▶ _Excerpt provided_:
----

# Stoke's Theorem.

Hi guys... I'm stuck in this question. Its not a homework nor coursework, just practice. The answer for both is the same, that is -1 ...I'm able to get (a) but (b) .... still wondering what went wrong. Please enlighten me. Thanks in advance. Last edited:

quasar987
Homework Helper
Gold Member
That ds=dxdy/2 part.. it's not how it works. what if I wanted to integrate over a circle? would you take ds=pi (dx²+dy²)?

chickens said:
Hi guys... I'm stuck in this question. Its not a homework nor coursework, just practice. The answer for both is the same, that is -1 ...I'm able to get (a) but (b) .... still wondering what went wrong. Please enlighten me. Thanks in advance.
View attachment 8120

Also, how can you say this:
ds = 1/2dxdy

You are saying that ds is a vector. Yet, 1/2dxdy is not.

sorry... that ds suppose to have z_hat with it

quasar987 said:
That ds=dxdy/2 part.. it's not how it works. what if I wanted to integrate over a circle? would you take ds=pi (dx²+dy²)?

i'm not sure about the ds part as usually there is this table i would refer to, and it says ds = dxdy z_hat but ... i've also tried doing using it, i wont get the same answer.

If need to integrate over a circle, transform the vector to cylindrical type and use cylindrical variables r phi z to get it?

In tutorial classes, they gave a semicircle and that was quite easy to get it.... but this geometrical shape triangle.... is my first time trying it, and i got so say... its cracking my head (i know its simple stuff...but i really dont get where went wrong)

----

▶ _Collected material_:
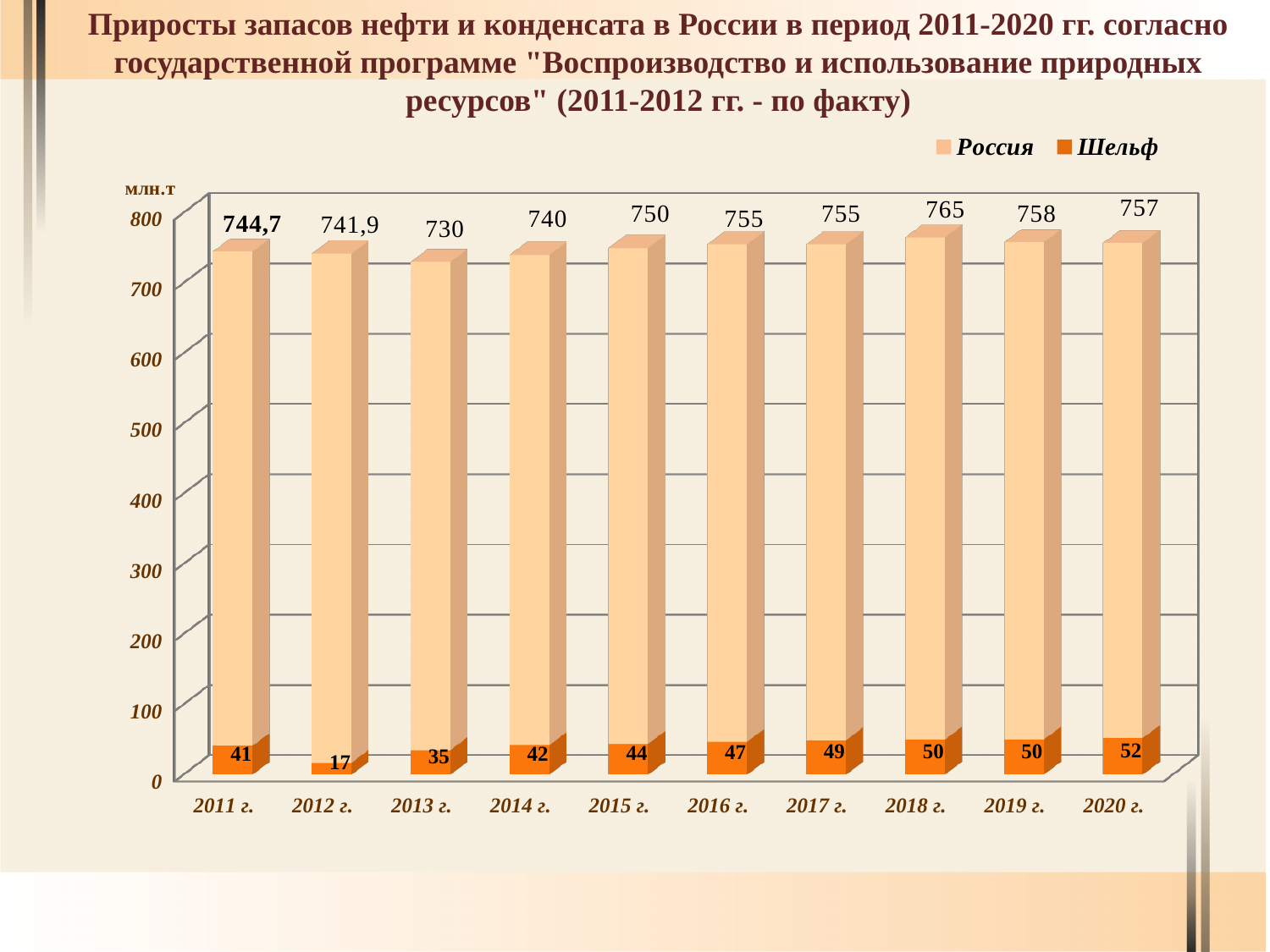
What is the difference between the Шельф values in 2020 г. and 2011 г.? 11 How many series does the legend list? 2 In which year is the Шельф value the lowest? 2012 г. Which is larger, the Россия value in 2015 г. or in 2016 г.? 2016 г. How many years are shown on the x axis? 10 What is the difference between the Россия and Шельф values in 2013 г.? 695 In which year is the Россия value the highest? 2018 г. What kind of chart is shown on the slide? Bar chart What is the value for Шельф in 2012 г.? 17 In which year is the Шельф value the highest? 2020 г. What is the value for Россия in 2018 г.? 765 What is the value for Россия in 2011 г.? 744,7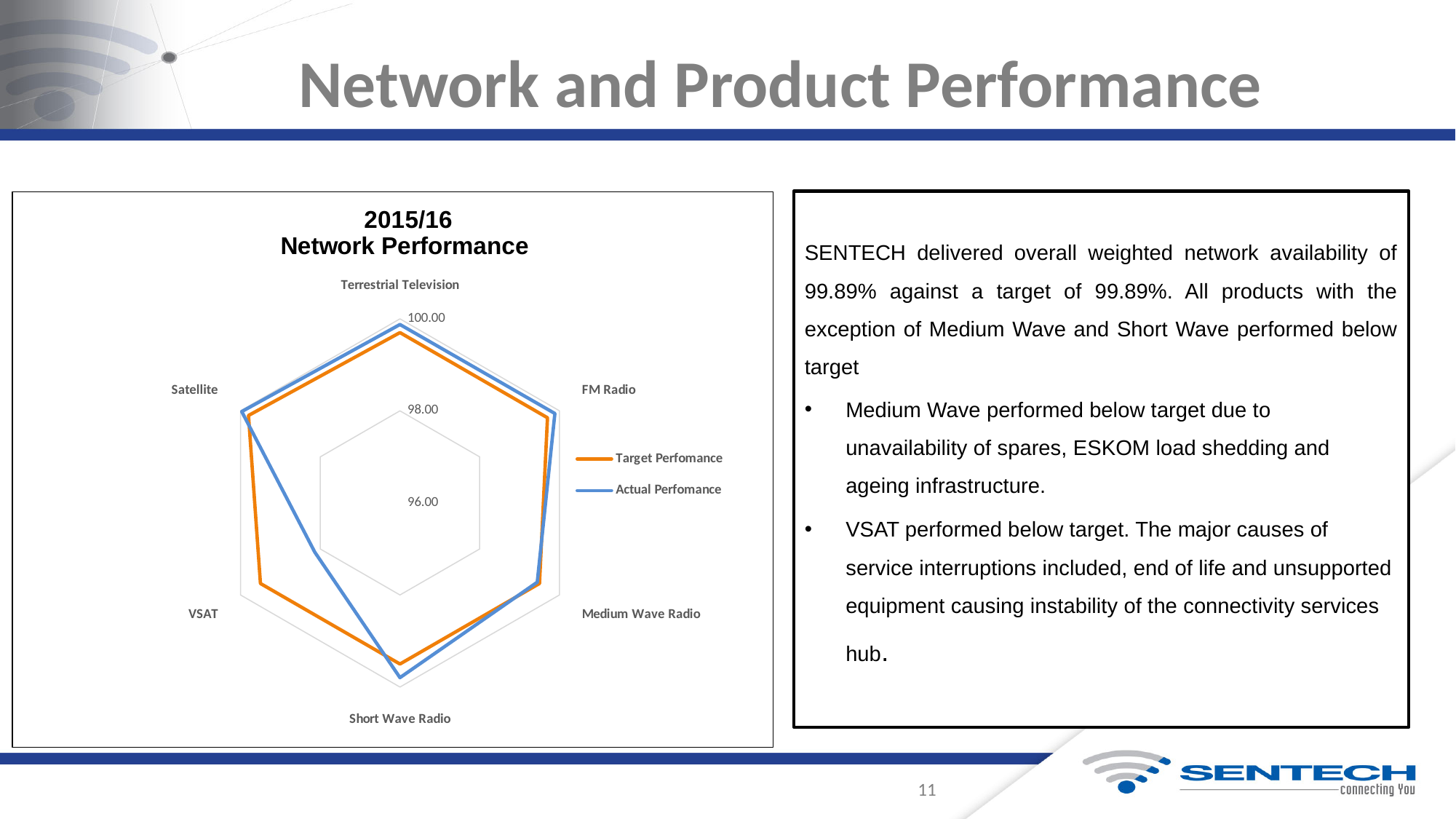
How many categories (axes) does the radar chart have? 6 Which category has the lowest Actual Perfomance value in the chart? VSAT What is the title of the chart? 2015/16 Network Performance What kind of chart is shown on the slide? Radar chart Is the Actual Perfomance value for Medium Wave Radio greater or less than 98.00? greater For VSAT, which is larger: the Target Perfomance or the Actual Perfomance? Target Perfomance Which series is drawn in orange in the chart? Target Perfomance Is the Actual Perfomance value for Terrestrial Television greater or less than 98.00? greater How many series does the legend of the chart list? 2 What is the highest value shown on the chart's axis scale? 100.00 Is the Target Perfomance value for VSAT greater or less than 98.00? greater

----

▶ _Required work_: Please reproduce the Stoke's Theorem thread word for word, beginning at "sorry... that ds" and stopping after "the same answer.".

▶ _Result of this exercise_:
sorry... that ds suppose to have z_hat with it

quasar987 said:
That ds=dxdy/2 part.. it's not how it works. what if I wanted to integrate over a circle? would you take ds=pi (dx²+dy²)?

i'm not sure about the ds part as usually there is this table i would refer to, and it says ds = dxdy z_hat but ... i've also tried doing using it, i wont get the same answer.